• _Consignes de l'exercice_:
- 1) Répondez à ces questions sur le texte :
(a) De quoi Poutine était-il conscient, d'après le texte ?
(b) Qui est le Secrétaire à la Défense nommé dans le texte ?
(c) Quelle autre personne a dû, elle aussi, lutter pour être confirmée par le Congrès ?
- 2) Recopiez le passage du texte depuis « Et, en même » jusqu'à « aux ennemis communs. » inclus.

• _Texte à lire_:
════════

Et, en même temps, il lui aurait assuré qu’il ferait tout pour éviter de telles initiatives. Il est probable que Poutine ait accepté, conscient des marges de manœuvre limitées de son interlocuteur et de la nécessité de ne pas le livrer aux ennemis communs.

Mais Trump doit agir rapidement pour changer les choses s’il veut prendre le contrôle d’un système géré par d’autres. Un petit, mais non négligeable, signal vient du nouveau programme de financement de la Défense élaboré par le Secrétaire de ce ministère, Pete Hegseth, l’un des rares hommes fidèles à Trump dans son administration (lui aussi a dû lutter pour être confirmé par le Congrès, tout comme Tulsi Gabbard).

════════

Données enregistrées
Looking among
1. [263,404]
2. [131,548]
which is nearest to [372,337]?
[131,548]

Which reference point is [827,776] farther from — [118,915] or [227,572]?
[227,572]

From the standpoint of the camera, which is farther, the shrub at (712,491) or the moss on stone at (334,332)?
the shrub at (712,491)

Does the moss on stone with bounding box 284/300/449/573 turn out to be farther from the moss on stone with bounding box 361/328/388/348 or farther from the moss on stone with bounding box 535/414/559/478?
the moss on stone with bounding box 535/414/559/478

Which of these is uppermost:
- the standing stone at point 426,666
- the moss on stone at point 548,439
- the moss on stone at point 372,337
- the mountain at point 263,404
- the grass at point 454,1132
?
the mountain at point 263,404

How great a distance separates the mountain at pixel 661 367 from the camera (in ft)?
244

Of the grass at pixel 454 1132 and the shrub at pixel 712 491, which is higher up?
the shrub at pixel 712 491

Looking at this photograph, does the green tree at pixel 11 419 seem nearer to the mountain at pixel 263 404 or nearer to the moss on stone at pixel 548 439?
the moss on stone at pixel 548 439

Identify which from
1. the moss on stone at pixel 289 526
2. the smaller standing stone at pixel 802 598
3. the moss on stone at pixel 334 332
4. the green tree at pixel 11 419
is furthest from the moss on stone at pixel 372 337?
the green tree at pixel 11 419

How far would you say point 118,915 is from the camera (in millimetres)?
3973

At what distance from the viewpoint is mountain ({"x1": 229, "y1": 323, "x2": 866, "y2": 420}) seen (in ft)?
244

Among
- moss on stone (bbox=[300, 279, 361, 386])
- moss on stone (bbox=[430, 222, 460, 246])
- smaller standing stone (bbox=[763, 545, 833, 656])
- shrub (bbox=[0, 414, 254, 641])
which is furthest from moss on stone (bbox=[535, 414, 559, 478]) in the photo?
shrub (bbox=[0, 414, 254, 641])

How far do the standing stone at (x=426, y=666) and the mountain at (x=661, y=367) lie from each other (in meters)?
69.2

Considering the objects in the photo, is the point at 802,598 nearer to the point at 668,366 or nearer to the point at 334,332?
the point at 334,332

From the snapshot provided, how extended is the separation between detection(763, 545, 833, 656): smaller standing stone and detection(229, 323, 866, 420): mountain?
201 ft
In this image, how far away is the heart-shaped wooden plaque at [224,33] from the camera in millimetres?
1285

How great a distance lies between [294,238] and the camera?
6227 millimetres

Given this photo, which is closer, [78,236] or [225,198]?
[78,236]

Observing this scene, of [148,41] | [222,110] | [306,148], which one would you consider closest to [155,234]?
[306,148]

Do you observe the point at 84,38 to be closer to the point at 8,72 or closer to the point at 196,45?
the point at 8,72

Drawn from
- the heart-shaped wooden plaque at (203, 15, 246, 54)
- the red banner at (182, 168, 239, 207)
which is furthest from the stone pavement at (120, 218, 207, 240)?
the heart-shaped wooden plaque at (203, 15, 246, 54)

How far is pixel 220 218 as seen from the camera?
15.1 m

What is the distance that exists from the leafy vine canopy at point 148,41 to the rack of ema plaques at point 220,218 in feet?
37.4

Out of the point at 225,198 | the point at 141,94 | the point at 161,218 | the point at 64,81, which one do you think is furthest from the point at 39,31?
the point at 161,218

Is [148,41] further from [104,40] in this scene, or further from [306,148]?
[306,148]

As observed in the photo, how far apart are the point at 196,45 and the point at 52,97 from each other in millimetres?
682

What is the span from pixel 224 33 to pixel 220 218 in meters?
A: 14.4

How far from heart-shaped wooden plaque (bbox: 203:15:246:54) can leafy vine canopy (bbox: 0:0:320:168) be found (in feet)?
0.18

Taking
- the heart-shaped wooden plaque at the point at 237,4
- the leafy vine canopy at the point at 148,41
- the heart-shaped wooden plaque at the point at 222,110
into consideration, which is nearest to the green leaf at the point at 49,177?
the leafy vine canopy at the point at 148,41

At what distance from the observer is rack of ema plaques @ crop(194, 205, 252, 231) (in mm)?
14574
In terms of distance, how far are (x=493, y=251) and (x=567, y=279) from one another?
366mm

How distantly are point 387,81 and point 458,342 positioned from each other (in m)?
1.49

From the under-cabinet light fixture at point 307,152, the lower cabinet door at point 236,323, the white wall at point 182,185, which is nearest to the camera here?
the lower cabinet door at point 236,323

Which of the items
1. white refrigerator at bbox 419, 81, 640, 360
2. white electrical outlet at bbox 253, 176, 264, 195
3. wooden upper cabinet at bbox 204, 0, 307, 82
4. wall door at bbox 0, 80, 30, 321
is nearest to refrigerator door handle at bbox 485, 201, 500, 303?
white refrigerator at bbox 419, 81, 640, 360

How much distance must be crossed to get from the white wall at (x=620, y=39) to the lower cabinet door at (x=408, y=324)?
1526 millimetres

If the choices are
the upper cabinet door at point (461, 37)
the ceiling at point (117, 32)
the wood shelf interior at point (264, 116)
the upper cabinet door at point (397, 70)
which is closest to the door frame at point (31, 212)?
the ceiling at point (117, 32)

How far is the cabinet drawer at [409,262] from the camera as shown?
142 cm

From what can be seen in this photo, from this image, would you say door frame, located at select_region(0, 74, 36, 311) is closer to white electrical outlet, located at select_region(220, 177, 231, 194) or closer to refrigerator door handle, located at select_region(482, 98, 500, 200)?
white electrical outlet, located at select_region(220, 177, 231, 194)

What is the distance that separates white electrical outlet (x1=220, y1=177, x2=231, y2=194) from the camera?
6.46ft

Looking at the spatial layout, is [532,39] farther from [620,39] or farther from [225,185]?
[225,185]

════════

• _Réponses_:
- 1)
(a) Des marges de manœuvre limitées de son interlocuteur et de la nécessité de ne pas le livrer aux ennemis communs.
(b) Pete Hegseth.
(c) Tulsi Gabbard.

- 2)
Et, en même temps, il lui aurait assuré qu’il ferait tout pour éviter de telles initiatives. Il est probable que Poutine ait accepté, conscient des marges de manœuvre limitées de son interlocuteur et de la nécessité de ne pas le livrer aux ennemis communs.